**ACTIVITÉ A:**
Dites si chacune des affirmations suivantes correspond à l’extrait sur le jeune pianiste Paul, en citant les mots décisifs. (i) Les parents de Paul se sont installés dans leur appartement parisien à l’automne. (ii) Steinway a fait de Paul un de ses ambassadeurs il y a plusieurs années. (iii) Paul sert de traducteur à ses parents depuis qu’il a 10 ans.
**ACTIVITÉ B:**
Répondez à ces questions à l’aide de l’extrait sur le jeune pianiste Paul.
(i) Entre quelles figurines le trophée de Prodiges est-il placé sur la cheminée ?
(ii) Combien sont-ils dans le monde à avoir le titre de Young Artist chez Steinway, d’après Paul ?
(iii) Dans quels pays Paul cite-t-il des confinements ?

**EXTRAIT DU DOCUMENT:**
= = = = =

Et pas facile en ces temps de pandémie de pouvoir se produire. « Il n’y aura peut-être pas de concert pendant deux ou trois ans. Alors je devrais peut-être trouver un autre métier », se projette-t-il un peu tristement dans le grand salon de cet appartement du 16e arrondissement de Paris où ses parents sino-américains ont emménagé à l’automne, installant le trophée de Prodiges sur la cheminée entre les figurines de Chopin, Beethoven et Liszt.
«Les confinements me permettent d’accroître mon répertoire»
Pourtant, à part espérer fouler les plus grandes scènes du monde pour offrir sa musique et apporter de la joie au public, Paul n’a pas vraiment d’autre projet de vie. « C’est magique ce que la musique peut apporter. J’aime partager ce que j’ai à dire avec mon piano. C’est aussi touchant de voir comment les gens réagissent », s’émeut-il dans un français parfait, lui qui fait office de traducteur pour ses parents depuis ses 7 ans.
C’est sans doute cette sensibilité qui a convaincu Steinway, le plus prestigieux fabricant de piano, d’en faire il y a quelques semaines un de ses ambassadeurs en le promouvant Young Artist de son label. « Nous ne sommes qu’une centaine dans le monde. C’est un grand honneur », se réjouit-il, toujours humble, rappelant au passage le vivier que constituent les dizaines de millions de jeunes qui jouent du piano dans le monde.
Jamais il ne s’appesantit sur les longues heures de travail qui sont nécessaires pour parvenir au niveau qui est le sien. « Les confinements, en France et maintenant en Angleterre, me permettent d’accroître mon répertoire. J’ai encore beaucoup à apprendre », se contente-t-il de dire, demandant entre-temps des conseils de lecture de classiques de la littérature française.

= = = = =

**INFORMATIONS:**

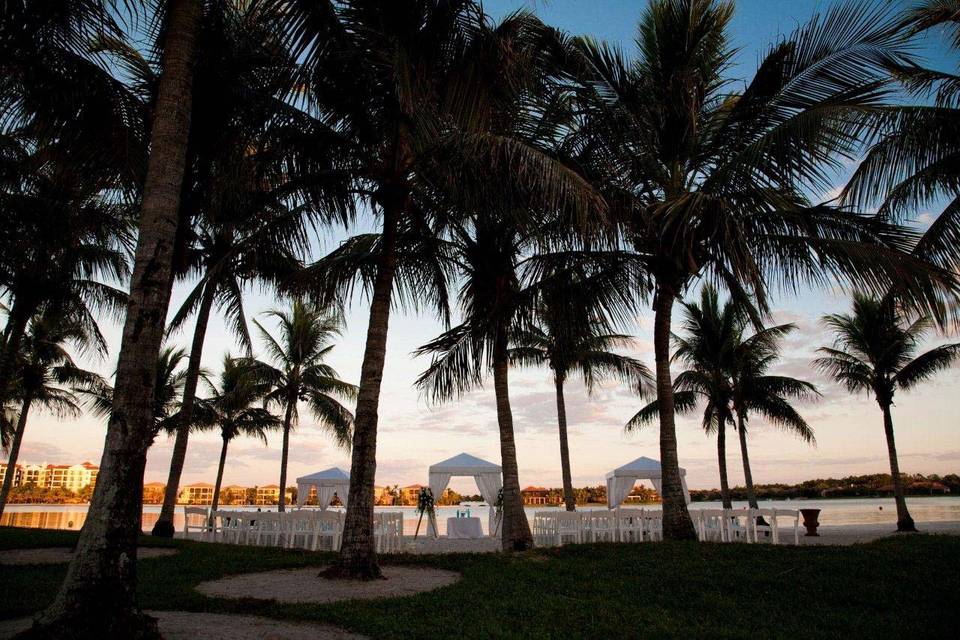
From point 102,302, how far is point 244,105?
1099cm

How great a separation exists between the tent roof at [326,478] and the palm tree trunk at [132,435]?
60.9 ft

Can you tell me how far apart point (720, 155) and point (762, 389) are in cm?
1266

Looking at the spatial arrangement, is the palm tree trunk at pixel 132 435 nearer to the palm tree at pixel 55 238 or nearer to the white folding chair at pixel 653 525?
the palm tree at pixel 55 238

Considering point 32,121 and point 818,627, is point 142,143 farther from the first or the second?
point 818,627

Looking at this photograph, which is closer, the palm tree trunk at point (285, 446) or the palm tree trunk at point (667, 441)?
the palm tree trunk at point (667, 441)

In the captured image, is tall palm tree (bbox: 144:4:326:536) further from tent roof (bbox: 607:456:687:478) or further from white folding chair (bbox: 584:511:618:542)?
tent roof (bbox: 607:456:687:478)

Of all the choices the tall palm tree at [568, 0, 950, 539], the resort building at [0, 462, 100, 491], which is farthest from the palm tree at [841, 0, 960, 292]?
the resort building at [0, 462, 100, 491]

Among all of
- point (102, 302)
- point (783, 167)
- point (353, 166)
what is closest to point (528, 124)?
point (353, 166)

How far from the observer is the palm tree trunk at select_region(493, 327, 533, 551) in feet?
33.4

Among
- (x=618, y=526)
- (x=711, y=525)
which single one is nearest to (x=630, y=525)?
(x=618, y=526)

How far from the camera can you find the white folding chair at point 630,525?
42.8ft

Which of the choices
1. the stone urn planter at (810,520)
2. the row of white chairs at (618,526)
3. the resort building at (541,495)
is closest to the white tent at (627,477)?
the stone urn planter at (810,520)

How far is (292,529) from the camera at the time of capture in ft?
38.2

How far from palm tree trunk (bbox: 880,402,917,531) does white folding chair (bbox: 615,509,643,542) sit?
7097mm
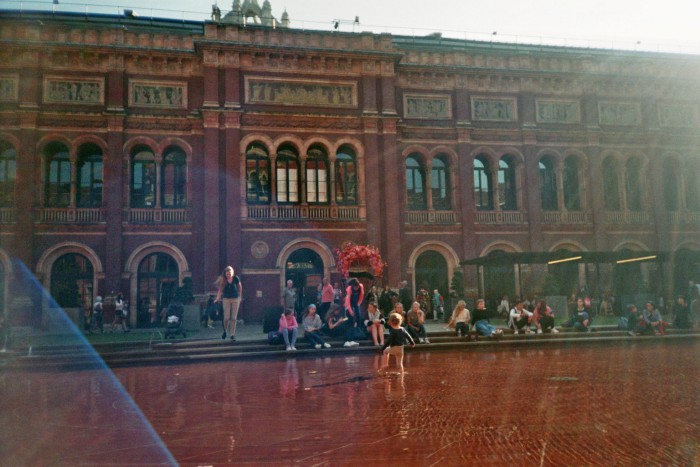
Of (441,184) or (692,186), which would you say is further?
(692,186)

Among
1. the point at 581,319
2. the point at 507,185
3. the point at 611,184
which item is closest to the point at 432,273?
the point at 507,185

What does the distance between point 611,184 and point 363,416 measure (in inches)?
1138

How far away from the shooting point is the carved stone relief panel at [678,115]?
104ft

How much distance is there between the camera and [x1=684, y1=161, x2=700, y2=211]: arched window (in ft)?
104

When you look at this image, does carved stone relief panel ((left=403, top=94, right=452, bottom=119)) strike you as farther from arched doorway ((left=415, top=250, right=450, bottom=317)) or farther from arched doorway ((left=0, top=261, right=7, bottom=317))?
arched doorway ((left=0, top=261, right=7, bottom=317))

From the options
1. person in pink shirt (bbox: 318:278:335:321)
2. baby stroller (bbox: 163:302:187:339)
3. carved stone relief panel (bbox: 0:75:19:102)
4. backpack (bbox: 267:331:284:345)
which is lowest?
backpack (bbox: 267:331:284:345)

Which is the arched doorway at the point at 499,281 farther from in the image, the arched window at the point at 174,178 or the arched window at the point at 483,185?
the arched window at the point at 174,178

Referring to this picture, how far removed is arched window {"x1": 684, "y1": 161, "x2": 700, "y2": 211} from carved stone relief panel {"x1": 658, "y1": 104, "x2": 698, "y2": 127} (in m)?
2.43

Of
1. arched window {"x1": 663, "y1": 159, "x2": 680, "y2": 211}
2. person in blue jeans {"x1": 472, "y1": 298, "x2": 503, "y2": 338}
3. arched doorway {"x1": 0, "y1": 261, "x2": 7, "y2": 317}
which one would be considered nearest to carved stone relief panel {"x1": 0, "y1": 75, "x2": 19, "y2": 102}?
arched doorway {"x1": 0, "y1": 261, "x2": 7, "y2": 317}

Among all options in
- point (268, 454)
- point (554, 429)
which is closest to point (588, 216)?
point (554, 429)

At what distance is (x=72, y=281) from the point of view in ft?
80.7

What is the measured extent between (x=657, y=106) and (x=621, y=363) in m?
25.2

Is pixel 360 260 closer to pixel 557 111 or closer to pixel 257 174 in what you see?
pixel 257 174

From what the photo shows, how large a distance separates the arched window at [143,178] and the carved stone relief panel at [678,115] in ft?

= = = = =

**CORRIGÉ A:**
(i) Oui : « où ses parents sino-américains ont emménagé à l’automne ».
(ii) Non : « il y a quelques semaines ».
(iii) Non : « depuis ses 7 ans ».

**CORRIGÉ B:**
(i) Entre les figurines de Chopin, Beethoven et Liszt.
(ii) Une centaine.
(iii) En France et en Angleterre.